Donald Trump’s world is a global public health disaster.
Although the COVID-19 crisis has hit Israel hard, even at its lowest point, our policies didn’t resemble the American pandemic response snafu. The COVID-19 pandemic has highlighted to the world that Trump is a clear and present danger to global public health. His catastrophic bumbling and rudderless policies (or lack of policies) exposed the US to the worst of the pandemic impacts, resulting in 225,000 American deaths and more than 20% of the global pandemic-related deaths (the US is less than 5% of the world population). Simultaneously to exposing the population to health risks, Trump attacked citizens’ access to affordable health care painstakingly strengthened during the Obama/Biden administration. Contracting COVID-19 did not make Trump any more humble – on the contrary, he gives every indication that the mismanagement and chaos of his first term would continue into the second, exacerbating the impact of the pandemic and continuing to destabilize the US and international trade. Once again, none of this bodes well for Israel – a country completely dependent on the wellbeing of the United States (Israel’s top trade partner by far) and on the stability of global trade for its food.
The president’s disastrous record on science-based issues from environment to research to public health has led to unprecedented endorsements for Joe Biden from the normally politically neutral academic journals Scientific American, Nature and the New England Journal of Medicine (which titled its endorsement “Dying in a Leadership Vacuum”). All these scientific journals carefully delineate the threat Trump poses to the planet and its citizens.
Donald Trump’s world is full of conspiracy theories and anti-Semitism
The embarrassing irony of broad support for Trump in Israel is that Israelis lineup alongside a rogue’s gallery of American white supremacist organizations, militias, and seedy conspiracy advocates like QAnon. These supporters are drawn to his nativist “America first” message and his faux resistance to the ‘Wall Street/Washington/Hollywood elites’. Although he obfuscates his message (either through crafty politics or total ignorance – it’s hard to tell) as to whether he supports white supremacists and others, Trump seems quite enamored to have anti-Semitic support for his presidency. It would take a significant amount of rhetorical acrobatics to suggest that this is somehow good for Israel, although some have tried.
Joe Biden is everything that Trump is not
Republican and Democratic commentators alike have consistently praised both the character and proposed policies of Joe Biden: Pluralistic, empathetic, scientifically informed, and inclusive.

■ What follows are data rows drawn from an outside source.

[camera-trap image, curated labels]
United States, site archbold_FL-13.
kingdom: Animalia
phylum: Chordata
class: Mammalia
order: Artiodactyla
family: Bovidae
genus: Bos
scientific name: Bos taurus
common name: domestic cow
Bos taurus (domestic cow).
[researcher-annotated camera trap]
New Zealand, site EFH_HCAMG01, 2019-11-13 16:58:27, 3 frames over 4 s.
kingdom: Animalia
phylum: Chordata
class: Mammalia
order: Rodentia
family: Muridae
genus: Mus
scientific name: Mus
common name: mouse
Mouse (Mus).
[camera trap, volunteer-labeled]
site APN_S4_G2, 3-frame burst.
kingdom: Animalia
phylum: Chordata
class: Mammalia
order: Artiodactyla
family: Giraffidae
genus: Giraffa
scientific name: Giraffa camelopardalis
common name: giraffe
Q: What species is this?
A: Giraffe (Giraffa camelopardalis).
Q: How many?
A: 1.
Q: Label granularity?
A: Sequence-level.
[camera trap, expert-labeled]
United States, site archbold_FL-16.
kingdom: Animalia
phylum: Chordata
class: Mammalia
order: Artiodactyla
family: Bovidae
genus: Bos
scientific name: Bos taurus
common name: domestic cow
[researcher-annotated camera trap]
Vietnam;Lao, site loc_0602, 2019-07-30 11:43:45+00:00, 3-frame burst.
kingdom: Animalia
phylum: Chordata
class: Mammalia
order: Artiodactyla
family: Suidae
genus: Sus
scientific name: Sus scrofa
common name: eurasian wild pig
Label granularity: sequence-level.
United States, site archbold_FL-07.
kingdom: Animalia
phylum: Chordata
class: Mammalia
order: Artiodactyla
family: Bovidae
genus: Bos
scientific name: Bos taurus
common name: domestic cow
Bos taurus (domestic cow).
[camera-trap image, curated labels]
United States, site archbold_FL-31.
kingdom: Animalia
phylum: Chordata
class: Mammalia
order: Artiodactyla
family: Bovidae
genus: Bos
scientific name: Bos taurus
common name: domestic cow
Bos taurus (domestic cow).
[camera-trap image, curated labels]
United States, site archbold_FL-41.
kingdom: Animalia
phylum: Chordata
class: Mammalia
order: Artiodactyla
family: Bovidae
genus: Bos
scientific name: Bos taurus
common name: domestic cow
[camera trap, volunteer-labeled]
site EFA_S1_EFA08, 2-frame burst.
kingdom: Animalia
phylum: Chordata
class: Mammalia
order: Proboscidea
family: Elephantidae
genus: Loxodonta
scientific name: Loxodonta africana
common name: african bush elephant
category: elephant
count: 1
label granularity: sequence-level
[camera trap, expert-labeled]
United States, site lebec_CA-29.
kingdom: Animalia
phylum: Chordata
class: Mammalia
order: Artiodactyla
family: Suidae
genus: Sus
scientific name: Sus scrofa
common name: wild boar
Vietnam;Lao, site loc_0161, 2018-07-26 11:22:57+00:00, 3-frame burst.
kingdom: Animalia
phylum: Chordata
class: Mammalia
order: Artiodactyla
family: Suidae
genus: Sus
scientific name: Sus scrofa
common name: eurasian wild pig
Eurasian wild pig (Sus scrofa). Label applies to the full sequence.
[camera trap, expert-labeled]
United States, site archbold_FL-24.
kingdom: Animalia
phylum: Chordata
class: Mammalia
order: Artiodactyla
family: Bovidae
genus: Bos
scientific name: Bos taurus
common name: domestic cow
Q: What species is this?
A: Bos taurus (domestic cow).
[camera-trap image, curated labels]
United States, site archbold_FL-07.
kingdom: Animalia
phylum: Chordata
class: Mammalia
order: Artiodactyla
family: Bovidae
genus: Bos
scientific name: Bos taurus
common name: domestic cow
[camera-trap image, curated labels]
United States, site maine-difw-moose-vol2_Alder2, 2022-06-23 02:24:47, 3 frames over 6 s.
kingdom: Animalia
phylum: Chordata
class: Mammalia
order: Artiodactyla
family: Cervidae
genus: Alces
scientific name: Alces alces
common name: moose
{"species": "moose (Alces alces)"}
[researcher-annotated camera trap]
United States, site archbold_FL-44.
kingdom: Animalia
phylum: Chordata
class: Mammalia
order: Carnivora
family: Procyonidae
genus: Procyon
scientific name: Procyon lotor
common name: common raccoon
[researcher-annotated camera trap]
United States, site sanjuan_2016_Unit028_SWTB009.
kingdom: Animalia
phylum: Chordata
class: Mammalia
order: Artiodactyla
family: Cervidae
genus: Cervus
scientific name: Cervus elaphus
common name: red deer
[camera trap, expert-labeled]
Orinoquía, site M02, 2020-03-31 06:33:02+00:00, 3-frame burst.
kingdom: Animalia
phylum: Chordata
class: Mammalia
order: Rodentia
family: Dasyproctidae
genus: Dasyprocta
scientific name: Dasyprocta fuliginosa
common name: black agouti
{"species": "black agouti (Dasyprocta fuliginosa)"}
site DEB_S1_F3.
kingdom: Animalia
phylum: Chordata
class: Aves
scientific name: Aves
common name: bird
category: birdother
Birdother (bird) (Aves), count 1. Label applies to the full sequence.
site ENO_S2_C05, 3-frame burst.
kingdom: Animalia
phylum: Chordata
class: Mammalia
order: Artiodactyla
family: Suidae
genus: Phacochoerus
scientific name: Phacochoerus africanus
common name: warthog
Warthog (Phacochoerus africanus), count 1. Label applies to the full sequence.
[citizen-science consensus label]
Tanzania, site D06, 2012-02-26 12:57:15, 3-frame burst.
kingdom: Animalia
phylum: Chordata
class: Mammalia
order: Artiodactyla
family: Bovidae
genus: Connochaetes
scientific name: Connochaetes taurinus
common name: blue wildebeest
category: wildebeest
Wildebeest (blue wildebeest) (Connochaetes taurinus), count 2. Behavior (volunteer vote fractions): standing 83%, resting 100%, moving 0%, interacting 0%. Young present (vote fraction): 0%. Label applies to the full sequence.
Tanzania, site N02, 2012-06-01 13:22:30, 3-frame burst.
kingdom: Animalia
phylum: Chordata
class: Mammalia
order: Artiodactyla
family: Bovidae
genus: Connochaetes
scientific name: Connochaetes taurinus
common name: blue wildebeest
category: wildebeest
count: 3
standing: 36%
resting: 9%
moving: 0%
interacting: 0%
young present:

One only has to invest an hour or so, as millions of Americans have chosen to do, to watch Biden’s recent town hall meeting to see his starkly different vision for America and the world, with clearly defined policies for confronting national and global environmental challenges, building resilience and leadership in the face of COVID-19, and returning the White House to a position of intolerance of white supremacism. Biden’s vision for America is one in which the Jewish community and Israel will continue to prosper. He aims to return cooperation, rather than confrontation, to the domestic and global stages, in contrast to Trump’s confrontational style that has alienated US allies, allowed China and Russia to radically increase their spheres of influence (including into the Middle East), and ultimately weaken US standing and respect in the global arena.
Ultimately, I understand the concern regarding a presidential candidates’ views on Israel. But in the case of the upcoming election, two pro-Israel candidates are competing, and our discussion should therefore be far broader than the parochial, “Are they good for Israel?”. A vote for Biden is a vote for the wellbeing of all the planet’s citizens. And that is good, too, for Israel.